What you will do - Retype the lines below from the line with "What is the positional" up to and including the line with "point (57, 220) →", leaving out the pictures.

Information supplied -
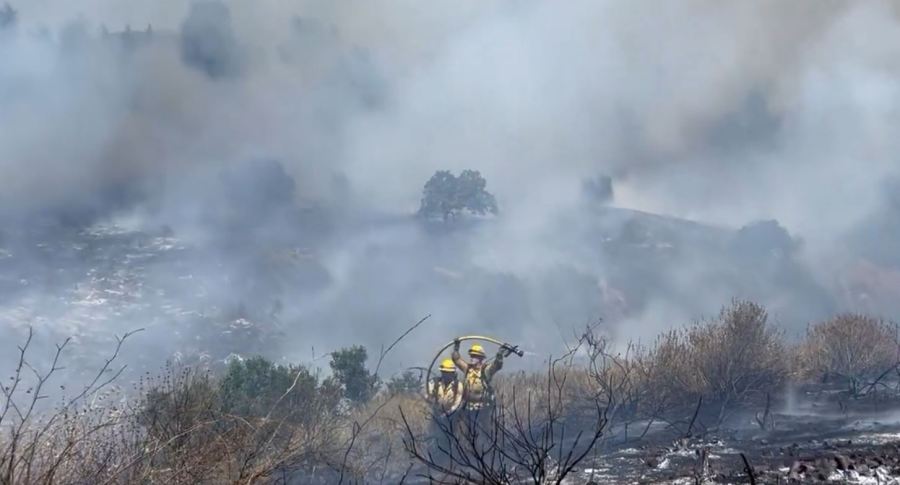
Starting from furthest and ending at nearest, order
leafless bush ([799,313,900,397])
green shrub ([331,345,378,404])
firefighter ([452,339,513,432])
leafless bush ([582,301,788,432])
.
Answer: green shrub ([331,345,378,404]), leafless bush ([799,313,900,397]), leafless bush ([582,301,788,432]), firefighter ([452,339,513,432])

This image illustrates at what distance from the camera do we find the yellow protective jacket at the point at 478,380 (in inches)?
516

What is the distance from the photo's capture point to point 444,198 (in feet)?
238

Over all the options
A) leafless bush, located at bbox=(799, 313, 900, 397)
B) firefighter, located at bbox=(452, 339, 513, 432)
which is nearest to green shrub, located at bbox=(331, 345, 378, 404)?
firefighter, located at bbox=(452, 339, 513, 432)

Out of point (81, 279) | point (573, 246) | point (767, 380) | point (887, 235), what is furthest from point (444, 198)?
point (767, 380)

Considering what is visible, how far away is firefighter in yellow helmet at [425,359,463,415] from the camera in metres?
13.3

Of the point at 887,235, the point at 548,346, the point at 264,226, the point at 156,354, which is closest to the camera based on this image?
the point at 156,354

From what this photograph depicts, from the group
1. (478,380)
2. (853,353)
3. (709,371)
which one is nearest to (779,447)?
(709,371)

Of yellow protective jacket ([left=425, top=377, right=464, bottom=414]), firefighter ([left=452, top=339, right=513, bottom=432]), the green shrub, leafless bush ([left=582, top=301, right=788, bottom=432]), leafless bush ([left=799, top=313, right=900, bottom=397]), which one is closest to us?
firefighter ([left=452, top=339, right=513, bottom=432])

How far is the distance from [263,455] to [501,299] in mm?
49902

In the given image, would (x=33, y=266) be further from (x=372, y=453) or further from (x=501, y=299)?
(x=372, y=453)

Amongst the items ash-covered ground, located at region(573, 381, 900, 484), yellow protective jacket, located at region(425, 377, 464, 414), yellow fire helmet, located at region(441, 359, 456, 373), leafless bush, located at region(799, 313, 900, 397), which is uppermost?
leafless bush, located at region(799, 313, 900, 397)

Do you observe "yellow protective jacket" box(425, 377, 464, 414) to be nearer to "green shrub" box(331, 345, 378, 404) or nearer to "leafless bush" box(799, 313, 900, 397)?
"green shrub" box(331, 345, 378, 404)

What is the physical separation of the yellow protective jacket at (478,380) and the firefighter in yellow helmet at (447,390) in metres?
0.21

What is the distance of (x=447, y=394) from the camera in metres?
13.5
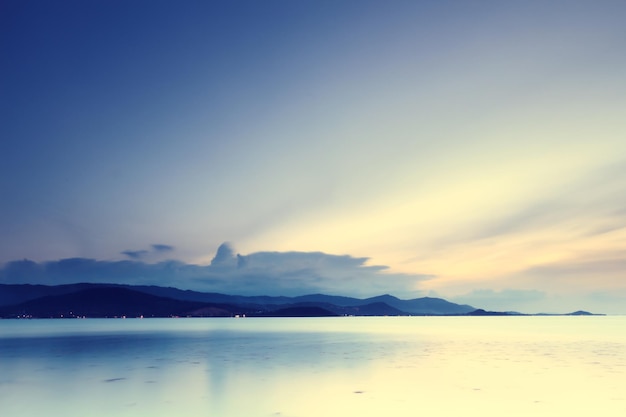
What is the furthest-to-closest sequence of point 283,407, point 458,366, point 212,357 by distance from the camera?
point 212,357
point 458,366
point 283,407

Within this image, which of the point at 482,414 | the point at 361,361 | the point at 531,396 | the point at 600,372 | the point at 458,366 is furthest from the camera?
the point at 361,361

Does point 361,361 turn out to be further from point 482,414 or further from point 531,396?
point 482,414

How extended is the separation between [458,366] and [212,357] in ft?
57.1

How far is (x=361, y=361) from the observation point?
3425 centimetres

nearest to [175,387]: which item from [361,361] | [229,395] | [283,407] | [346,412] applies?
[229,395]

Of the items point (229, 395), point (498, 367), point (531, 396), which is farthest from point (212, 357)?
point (531, 396)

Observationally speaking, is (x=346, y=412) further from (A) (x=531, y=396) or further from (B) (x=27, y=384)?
(B) (x=27, y=384)

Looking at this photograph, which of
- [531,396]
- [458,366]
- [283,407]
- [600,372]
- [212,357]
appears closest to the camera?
[283,407]

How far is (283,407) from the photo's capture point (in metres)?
19.3

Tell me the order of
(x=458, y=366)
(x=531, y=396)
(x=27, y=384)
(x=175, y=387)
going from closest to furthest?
1. (x=531, y=396)
2. (x=175, y=387)
3. (x=27, y=384)
4. (x=458, y=366)

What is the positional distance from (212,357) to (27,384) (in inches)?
576

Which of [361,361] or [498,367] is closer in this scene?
[498,367]

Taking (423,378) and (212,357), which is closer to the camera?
(423,378)

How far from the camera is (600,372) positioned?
2819 centimetres
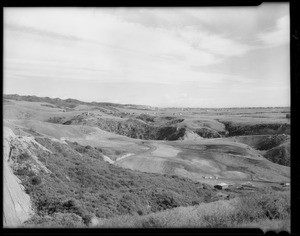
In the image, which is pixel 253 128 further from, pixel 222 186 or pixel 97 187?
pixel 97 187

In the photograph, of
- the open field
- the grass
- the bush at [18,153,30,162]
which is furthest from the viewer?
the bush at [18,153,30,162]

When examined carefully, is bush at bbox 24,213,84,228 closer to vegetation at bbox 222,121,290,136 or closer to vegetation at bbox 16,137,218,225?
vegetation at bbox 16,137,218,225

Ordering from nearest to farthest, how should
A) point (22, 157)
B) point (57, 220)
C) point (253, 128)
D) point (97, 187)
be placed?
point (57, 220) → point (253, 128) → point (97, 187) → point (22, 157)

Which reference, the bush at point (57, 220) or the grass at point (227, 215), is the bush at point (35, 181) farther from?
the grass at point (227, 215)

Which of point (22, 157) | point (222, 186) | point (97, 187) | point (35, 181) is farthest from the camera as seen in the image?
point (22, 157)

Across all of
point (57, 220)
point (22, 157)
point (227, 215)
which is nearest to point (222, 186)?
→ point (227, 215)

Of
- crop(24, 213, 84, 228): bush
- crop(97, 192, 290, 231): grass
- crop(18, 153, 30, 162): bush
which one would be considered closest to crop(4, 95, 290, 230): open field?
crop(18, 153, 30, 162): bush

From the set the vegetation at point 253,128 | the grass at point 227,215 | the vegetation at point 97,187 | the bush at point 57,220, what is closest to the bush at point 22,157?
the vegetation at point 97,187
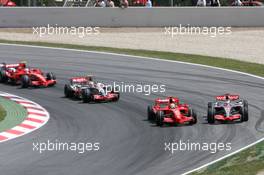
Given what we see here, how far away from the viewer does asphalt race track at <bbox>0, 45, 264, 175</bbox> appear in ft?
58.9

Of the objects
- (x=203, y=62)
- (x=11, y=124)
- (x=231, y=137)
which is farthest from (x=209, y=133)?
(x=203, y=62)

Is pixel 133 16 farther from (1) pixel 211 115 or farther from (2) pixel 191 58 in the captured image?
(1) pixel 211 115

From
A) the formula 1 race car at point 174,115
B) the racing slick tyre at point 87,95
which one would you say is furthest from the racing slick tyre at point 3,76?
the formula 1 race car at point 174,115

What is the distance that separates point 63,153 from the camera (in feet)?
62.4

Task solution -
What is the positional distance from (212,357) to (27,384) (in inches)?
576

Which of [361,361] or [498,367] is closer in this scene?
[498,367]

Taking (423,378) and (212,357), which is closer to the camera?
(423,378)

How far from the camera is (600,372) positioned?
2819 centimetres
In the image, which is pixel 253 128 further from, pixel 222 186 or pixel 97 187?
pixel 97 187

In the photograph, of
- the open field
- the grass
- the bush at [18,153,30,162]
which is furthest from the viewer?
the bush at [18,153,30,162]

When examined carefully, is bush at bbox 24,213,84,228 closer to vegetation at bbox 222,121,290,136 or closer to vegetation at bbox 16,137,218,225?
vegetation at bbox 16,137,218,225

Ordering from nearest to farthest, how should
A) point (22, 157)
B) point (57, 220)
C) point (253, 128)
D) point (97, 187)
be placed?
point (57, 220) → point (253, 128) → point (97, 187) → point (22, 157)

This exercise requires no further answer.